## [READING TEXT]
## Begin

The location of the house greatly affects the family life. Ideally, it should be a separate dwelling, with a porch for outdoor social life, a garden where all members of the family have room to work and play, with rooms enough for individual privacy; and it should be owned, not rented.

The minimum income on which two people may advisably marry will depend largely upon their degree of adaptability, patience, and sense of humor. Acquaintance before marriage may safely be not less than a year and preferably two, not only for thorough and sincere acquaintance, but for the possibility of the reaction and even repulsion that is so likely to follow a violent case of love on short acquaintance. If love is too ardent, it needs this discipline of patience and restraint. If it is deep enough to last through the rest of time, it will stand the test of waiting.

## End

## [EXTRACTED DATA]
## Begin

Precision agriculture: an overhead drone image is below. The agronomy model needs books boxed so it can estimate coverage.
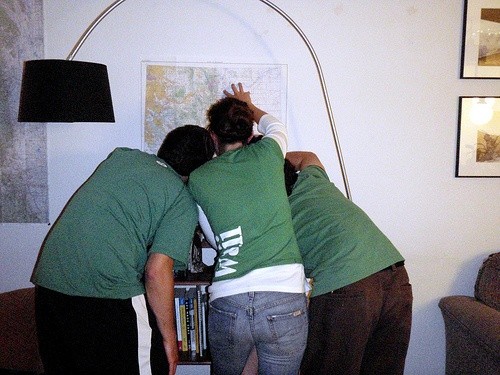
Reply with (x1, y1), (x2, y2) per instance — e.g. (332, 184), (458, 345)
(173, 285), (208, 360)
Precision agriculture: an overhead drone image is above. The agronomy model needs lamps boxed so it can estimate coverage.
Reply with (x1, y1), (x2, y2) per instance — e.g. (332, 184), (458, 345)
(18, 0), (352, 201)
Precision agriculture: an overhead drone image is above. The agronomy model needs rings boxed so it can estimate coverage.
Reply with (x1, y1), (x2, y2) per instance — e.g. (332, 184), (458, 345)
(235, 92), (239, 95)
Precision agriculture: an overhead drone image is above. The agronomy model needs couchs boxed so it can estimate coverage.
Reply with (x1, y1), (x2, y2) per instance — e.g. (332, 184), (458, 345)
(438, 252), (500, 375)
(0, 287), (45, 375)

## End

Revise the passage on home and marriage from "The location of" to "test of waiting.", replacing "porch" with "veranda". The records have nothing to do with the passage on home and marriage.

## [PROBLEM SOLUTION]
The location of the house greatly affects the family life. Ideally, it should be a separate dwelling, with a veranda for outdoor social life, a garden where all members of the family have room to work and play, with rooms enough for individual privacy; and it should be owned, not rented.

The minimum income on which two people may advisably marry will depend largely upon their degree of adaptability, patience, and sense of humor. Acquaintance before marriage may safely be not less than a year and preferably two, not only for thorough and sincere acquaintance, but for the possibility of the reaction and even repulsion that is so likely to follow a violent case of love on short acquaintance. If love is too ardent, it needs this discipline of patience and restraint. If it is deep enough to last through the rest of time, it will stand the test of waiting.